Vorgelegter Text.
"""
Kartellamt veröffentlicht Wasserpreisvergleich für Niedersachsen

Die niedersächsische Landeskartellbehörde hat heute erste Ergebnisse aus dem Trinkwasserpreisvergleich zum Stichtag 31.12.2019 vorgelegt und diese mit einer Pressemitteilung auf der eigenen Website bekanntgemacht. Die Entgelterhebung gewährt Einblick in einige Besonderheiten der Preispolitik von Wasserversorgern. Bemerkenswert ist auch das Abschneiden der Gebühren erhebenden Versorger. Die Befassung mit Wasserpreisen wird nach ersten Anfragen die Umstellung von Wasserpreissystemen auf höhere Grundpreisanteile nun auch in Niedersachsen beflügeln, was aus Sicht der Landeskartellbehörde, wie Frau Zimran, deren Leiterin mir soeben bestätigte, auch nachvollziehbar sein.

Wasserpreise sind im Schnitt um 19 Prozent seit 2009 gestiegen

„Die Untersuchung der Wasserpreise gibt einen Überblick über die Strukturen der niedersächsischen Wasserbranche und der Wasserentgelte beziehungsweise über deren Entwicklung seit der letzten Abfrage 2009. Sie bezieht neben den Preis erhebenden Wasserversorgern auch die Gebühren erhebenden mit ein, wenngleich die Kartellbehörde für etwaig überhöhte Gebühren nicht zuständig ist.

Insgesamt 114 Preise erhebende Wasserversorgungsunternehmen (WVU) mit 134 Tarifgebieten und 64 Gebühren erhebende WVU mit 68 Tarifgebieten haben Daten geliefert.
"""
Erkennungsbeispiele
"""
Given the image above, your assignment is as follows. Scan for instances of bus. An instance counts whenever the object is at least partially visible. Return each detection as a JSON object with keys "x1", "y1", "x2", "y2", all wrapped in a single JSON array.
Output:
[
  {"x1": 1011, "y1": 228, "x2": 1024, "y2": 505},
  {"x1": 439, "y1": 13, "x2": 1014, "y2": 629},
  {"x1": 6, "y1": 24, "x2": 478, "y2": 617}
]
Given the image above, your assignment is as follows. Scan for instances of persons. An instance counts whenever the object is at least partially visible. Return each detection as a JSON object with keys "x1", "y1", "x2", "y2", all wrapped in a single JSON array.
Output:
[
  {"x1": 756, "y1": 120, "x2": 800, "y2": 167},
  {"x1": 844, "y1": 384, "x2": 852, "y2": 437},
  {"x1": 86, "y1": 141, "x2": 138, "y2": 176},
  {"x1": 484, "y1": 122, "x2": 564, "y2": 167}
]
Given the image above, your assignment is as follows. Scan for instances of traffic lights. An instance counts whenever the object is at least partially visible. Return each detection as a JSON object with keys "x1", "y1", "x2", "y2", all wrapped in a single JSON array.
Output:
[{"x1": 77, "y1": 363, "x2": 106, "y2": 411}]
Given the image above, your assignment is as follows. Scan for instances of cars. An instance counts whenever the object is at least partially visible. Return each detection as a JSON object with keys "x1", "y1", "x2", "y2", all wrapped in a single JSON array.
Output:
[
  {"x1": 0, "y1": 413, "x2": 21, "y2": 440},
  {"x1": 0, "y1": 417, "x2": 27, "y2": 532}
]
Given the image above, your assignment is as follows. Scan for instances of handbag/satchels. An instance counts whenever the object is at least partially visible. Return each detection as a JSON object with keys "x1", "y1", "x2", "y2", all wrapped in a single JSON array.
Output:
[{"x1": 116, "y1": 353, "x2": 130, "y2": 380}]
"""
Aufgabe.
Gib aus dem Text zum Wasserpreisvergleich in Niedersachsen den Abschnitt wörtlich wieder, der mit den Worten „Kartellamt veröffentlicht Wasserpreisvergleich“ einsetzt und mit „auch nachvollziehbar sein.“ schließt.

Lösung.
Kartellamt veröffentlicht Wasserpreisvergleich für Niedersachsen

Die niedersächsische Landeskartellbehörde hat heute erste Ergebnisse aus dem Trinkwasserpreisvergleich zum Stichtag 31.12.2019 vorgelegt und diese mit einer Pressemitteilung auf der eigenen Website bekanntgemacht. Die Entgelterhebung gewährt Einblick in einige Besonderheiten der Preispolitik von Wasserversorgern. Bemerkenswert ist auch das Abschneiden der Gebühren erhebenden Versorger. Die Befassung mit Wasserpreisen wird nach ersten Anfragen die Umstellung von Wasserpreissystemen auf höhere Grundpreisanteile nun auch in Niedersachsen beflügeln, was aus Sicht der Landeskartellbehörde, wie Frau Zimran, deren Leiterin mir soeben bestätigte, auch nachvollziehbar sein.